None of my friends really wanted to talk about the solo. Pretty much everyone thought it was a bad idea. But I'd been thinking about it basically since I soloed Half Dome [in 2008]. It's the obvious next step. If you're in Yosemite, you look at Half Dome on one end of the valley and El Cap on the other—they're the two formations that matter. Every year I looked at it and thought, “Oh, it's still too hard. I'm not strong enough yet.” I realized that it was never just going to happen. I would have to put a bunch of work into it, and so I finally just did.

I arrived in Yosemite in late April, and from then until I did the climb in June, I only left once. I stopped responding to e-mails. The main thing for me was to have unstructured time, where I had nothing going on and I could just sit in my chair in the van and naturally start to think about the things that matter on the route.

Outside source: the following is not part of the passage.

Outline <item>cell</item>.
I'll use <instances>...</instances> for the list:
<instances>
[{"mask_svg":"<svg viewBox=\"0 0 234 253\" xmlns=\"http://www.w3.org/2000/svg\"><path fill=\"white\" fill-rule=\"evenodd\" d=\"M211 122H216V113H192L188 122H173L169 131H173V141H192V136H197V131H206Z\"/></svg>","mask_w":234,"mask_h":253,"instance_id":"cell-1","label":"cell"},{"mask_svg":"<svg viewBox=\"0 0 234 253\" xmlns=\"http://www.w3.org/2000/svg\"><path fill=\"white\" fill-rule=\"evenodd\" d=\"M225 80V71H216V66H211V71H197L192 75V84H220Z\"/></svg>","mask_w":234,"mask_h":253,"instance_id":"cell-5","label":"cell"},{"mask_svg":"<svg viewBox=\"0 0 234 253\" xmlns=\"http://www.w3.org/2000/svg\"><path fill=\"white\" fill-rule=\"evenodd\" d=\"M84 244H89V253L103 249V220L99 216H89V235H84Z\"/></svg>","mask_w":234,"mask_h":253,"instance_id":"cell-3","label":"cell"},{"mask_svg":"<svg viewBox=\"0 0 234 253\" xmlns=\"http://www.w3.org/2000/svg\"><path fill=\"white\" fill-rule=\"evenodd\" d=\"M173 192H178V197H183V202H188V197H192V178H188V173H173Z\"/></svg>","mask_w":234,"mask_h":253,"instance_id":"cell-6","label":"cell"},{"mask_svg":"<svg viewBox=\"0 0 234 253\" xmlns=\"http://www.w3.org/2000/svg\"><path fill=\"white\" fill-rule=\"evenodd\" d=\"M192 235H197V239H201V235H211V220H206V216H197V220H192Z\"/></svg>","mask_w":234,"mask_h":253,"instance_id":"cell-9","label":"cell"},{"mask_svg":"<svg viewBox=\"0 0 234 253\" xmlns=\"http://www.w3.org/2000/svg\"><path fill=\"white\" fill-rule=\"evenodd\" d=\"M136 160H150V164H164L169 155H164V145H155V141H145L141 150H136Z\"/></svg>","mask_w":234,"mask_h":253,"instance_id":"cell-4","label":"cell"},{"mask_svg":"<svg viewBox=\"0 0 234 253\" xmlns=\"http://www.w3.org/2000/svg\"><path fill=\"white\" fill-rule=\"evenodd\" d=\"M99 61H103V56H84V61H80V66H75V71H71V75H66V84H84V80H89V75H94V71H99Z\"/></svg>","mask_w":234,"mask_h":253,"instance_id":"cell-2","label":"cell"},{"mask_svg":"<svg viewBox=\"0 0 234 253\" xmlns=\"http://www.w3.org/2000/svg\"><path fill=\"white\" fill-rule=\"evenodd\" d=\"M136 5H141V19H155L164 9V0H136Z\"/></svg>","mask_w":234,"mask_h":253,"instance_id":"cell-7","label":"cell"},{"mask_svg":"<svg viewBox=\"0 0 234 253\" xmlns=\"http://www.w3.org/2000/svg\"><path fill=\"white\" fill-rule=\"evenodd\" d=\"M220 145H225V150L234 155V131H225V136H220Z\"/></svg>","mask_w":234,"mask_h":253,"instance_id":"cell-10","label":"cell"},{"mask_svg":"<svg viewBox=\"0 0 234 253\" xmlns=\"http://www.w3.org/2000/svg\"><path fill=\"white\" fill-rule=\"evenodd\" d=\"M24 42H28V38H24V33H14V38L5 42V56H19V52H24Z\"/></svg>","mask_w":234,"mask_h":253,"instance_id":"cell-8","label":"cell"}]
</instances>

Climbing's always been a lifestyle thing, where you just putz around and do stuff when you can. I'd never trained in a systematic way before. It was a nice opportunity to be, like, a real athlete. Because I was the first person working on that route this year, we did a bunch of routine gardening where bushes had sprouted in handholds. That's sort of the unglamorous side—making something secure enough to solo it. Anyone who was around saw me up on the Freerider a lot, maybe 15 to 20 days total, climbing the lower section and rappelling the upper part. I memorized five or six pitches in their entirety, and then tons of little sequences here and there.